## Problem set
1. According to the article on recoded stop codons, why did Natalia Ivanova conclude that "stop" codons did not actually mean "stop" in several bacteria? Answer in one to three sentences.
2. Summarize the article on recoded stop codons in three sentences.
Provided passage section start
Two critical components of this instructional framework are the “start” and “stop” commands – without them, a ribosome wouldn’t know when to begin recruiting amino acids, or which ones to bring in. A one-base shift in the reading frame would result in a completely different protein product, so the instruction manual and the construction team need to be on the same page. AUG (quick refresher: in RNA, U takes the place of T) is the most common start codon, initiating the protein with a methionine amino acid. Three codons, each with its own color-based name*, stop protein synthesis in its tracks and release the chain of amino acids into the cell: UAG (“amber”), UAA (“ochre”), and UGA (“opal”).
The Joint Genome Institute, a Department of Energy consortium located in Walnut Creek, CA, has emerged as a leader in mining the seemingly endless deposits of genetic data coming from sequencing efforts around the world. Researcher Natalia Ivanova was parsing this data when she noticed something strange: several bacteria had really short genes, around 200 nucleotides long, a far cry from the more typical 800-900 nucleotide length she was expecting. Short genes mean short proteins, and in this case, seemingly nonfunctional ones. The only way to make it coherent was if “stop” codons didn’t actually mean “stop”.
Ivanova experimented computationally with various codon reassignments, and ultimately found that things looked a lot more normal if “opal” was translated as a glycine amino acid. In other words, “the same word means different things in different organisms,” says Eddy Rubin, JGI’s Director. The microbial world is multilingual.
Recoding events have been seen before, but the JGI team was able to sift through massive amounts of sequence data to conduct the first thorough search for re-assigned stop codons. And with 5.6 trillion nucleotides from 1776 samples at their fingertips, the researchers cast a wide net. Tanja Woyke, an author on the study and the Microbial Genomics program lead at JGI, presented some of the group’s findings at the American Society of Microbiology conference last week in Boston. “We looked at all kinds of sequence data,” she explains, “and these recoding events are found across the board.” From the human mouth to cave water to marine sites and the cow gut, alternative codon translation tables led to more intelligible results in a range of environments. And it wasn’t just opal that could be modified: ochre and amber reassignments accounted for 24% and 7% of the recoded sequences, respectively. The highest percentage of alternative codon use occurred in a sulfide-rich groundwater sample, where 10.4% of genetic material demonstrated altered “stop” codons.
Recoded stop signs were also found in several bacteriophages, viruses that infect microbes and hijack host machinery to make more viral particles. Given the co-option of microbial hardware, it seems logical that both sets of genetic software would need to be written in the same language, but that doesn’t always seem to be the case. In one case, amber-recoded viruses were found in a setting lacking any amber-recoded microbes, exposing a couple of possible scenarios. Either the microbial community was evolutionarily ahead of the game, or, more intriguingly, recoded viruses can still infect hosts with the standard genetic code.
The genetic code has traditionally been viewed as a universal set of instructions, exquisitely tuned to maintain robust stability and allow evolution-sustaining mutations. But the pervasive occurrence of recoded stop codons, and the backchannel crosstalk between microbes and viruses, paints a more intricate picture of multilingual genetic instructions.
Provided passage section end
Information supplied section start
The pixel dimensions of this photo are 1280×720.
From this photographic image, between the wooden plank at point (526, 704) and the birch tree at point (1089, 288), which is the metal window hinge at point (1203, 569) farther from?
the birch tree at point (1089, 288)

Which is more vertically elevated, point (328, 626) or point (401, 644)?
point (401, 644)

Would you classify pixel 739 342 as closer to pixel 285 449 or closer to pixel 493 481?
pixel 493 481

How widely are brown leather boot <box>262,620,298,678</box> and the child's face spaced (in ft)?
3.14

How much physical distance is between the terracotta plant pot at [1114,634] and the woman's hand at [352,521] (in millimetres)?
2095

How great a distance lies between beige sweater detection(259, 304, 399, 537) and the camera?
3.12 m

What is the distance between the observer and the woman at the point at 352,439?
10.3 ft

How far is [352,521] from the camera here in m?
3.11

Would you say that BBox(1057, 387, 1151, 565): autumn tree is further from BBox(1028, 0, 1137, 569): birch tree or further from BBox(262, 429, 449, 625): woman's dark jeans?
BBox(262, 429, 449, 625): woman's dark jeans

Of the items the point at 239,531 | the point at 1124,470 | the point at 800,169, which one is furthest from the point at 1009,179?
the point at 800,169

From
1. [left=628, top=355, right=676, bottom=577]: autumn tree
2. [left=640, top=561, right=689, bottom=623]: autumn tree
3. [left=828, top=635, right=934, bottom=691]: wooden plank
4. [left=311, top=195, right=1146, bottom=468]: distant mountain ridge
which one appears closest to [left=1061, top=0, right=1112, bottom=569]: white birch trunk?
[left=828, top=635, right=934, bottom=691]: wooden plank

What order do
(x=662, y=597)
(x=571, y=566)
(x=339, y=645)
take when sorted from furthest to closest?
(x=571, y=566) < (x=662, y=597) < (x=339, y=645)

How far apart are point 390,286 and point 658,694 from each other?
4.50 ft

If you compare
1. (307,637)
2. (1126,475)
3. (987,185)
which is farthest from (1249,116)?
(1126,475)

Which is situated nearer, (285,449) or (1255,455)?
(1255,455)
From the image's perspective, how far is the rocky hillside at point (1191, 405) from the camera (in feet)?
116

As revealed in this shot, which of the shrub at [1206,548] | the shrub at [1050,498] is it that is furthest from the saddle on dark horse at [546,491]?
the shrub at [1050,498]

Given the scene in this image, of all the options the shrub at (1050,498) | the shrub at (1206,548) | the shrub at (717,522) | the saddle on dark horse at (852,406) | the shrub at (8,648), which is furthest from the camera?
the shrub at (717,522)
Information supplied section end
## Responses to the exercise
1. Several bacteria appeared to have very short genes, around 200 nucleotides long, far shorter than the typical 800–900 nucleotides. Short genes mean short proteins that seemed nonfunctional, so the only coherent explanation was that their "stop" codons did not actually signal a stop.

2. The stop codons UAG ("amber"), UAA ("ochre"), and UGA ("opal") normally end protein synthesis, but Joint Genome Institute researchers found that these codons can be reassigned, with sequences looking more normal in some bacteria if opal was translated as glycine. Searching 5.6 trillion nucleotides from 1776 samples, the team found such recoding across environments from the human mouth to the cow gut, and also in bacteriophages, including amber-recoded viruses in a setting without any amber-recoded microbes. These findings challenge the traditional view of the genetic code as a universal set of instructions and point to a more intricate picture of multilingual genetic instructions.